__読解用抜粋__
STEP 1: data prepared
train_samples: 252
val_samples: 84
test_samples: 84
classes: 3
STEP 2: model comparison
baseline_val_acc: 0.929
cnn_val_acc: 1.000
best_model: Tiny CNN
test_accuracy: 1.000
STEP 3: evidence files
deep_learning_workshop_run/README.md
deep_learning_workshop_run/outputs/training_log.csv
deep_learning_workshop_run/outputs/model_comparison.csv
deep_learning_workshop_run/curves/loss_curve.png
deep_learning_workshop_run/reports/shape_trace.md

証拠ファイルが本当に生成されたか確認します。

find deep_learning_workshop_run -maxdepth 2 -type f | sort

期待される出力は次の通りです。

deep_learning_workshop_run/README.md
deep_learning_workshop_run/checkpoints/best_model.pt
deep_learning_workshop_run/curves/loss_curve.png
deep_learning_workshop_run/outputs/confusion_matrix.csv
deep_learning_workshop_run/outputs/error_samples.csv
deep_learning_workshop_run/outputs/metrics_summary.json
deep_learning_workshop_run/outputs/model_comparison.csv
deep_learning_workshop_run/outputs/training_log.csv
deep_learning_workshop_run/reports/debug_checklist.md
deep_learning_workshop_run/reports/shape_trace.md

出力を順番に読む

深層学習ワークショップ出力証拠図

まず `shape_trace.md` を見る

実行します。

sed -n '1,20p' deep_learning_workshop_run/reports/shape_trace.md

期待される出力は次の通りです。

__課題__
上の深層学習ワークショップの抜粋で、best_model として示されているモデルは何ですか？

__利用可能なデータ__
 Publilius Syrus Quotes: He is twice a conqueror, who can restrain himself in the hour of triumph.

---

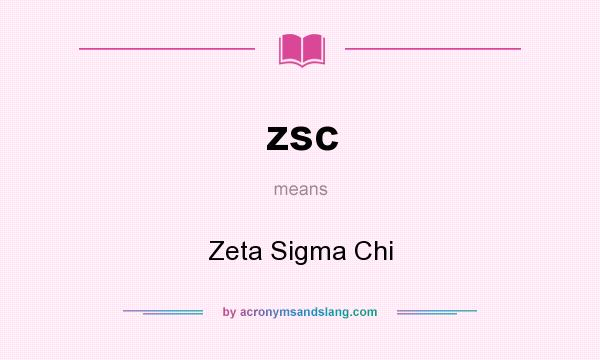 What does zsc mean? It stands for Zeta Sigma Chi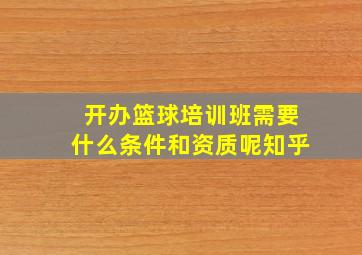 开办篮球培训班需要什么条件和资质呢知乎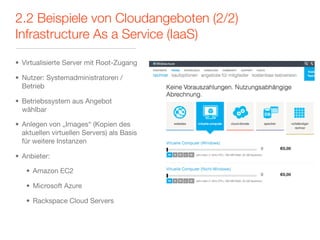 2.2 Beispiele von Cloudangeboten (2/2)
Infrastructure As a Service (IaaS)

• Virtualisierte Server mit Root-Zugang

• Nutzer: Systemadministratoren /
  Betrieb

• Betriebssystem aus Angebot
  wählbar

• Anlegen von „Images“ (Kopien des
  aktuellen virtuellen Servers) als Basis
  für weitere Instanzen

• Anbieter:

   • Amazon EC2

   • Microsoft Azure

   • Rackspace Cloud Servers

__課題の解答__
Tiny CNN です。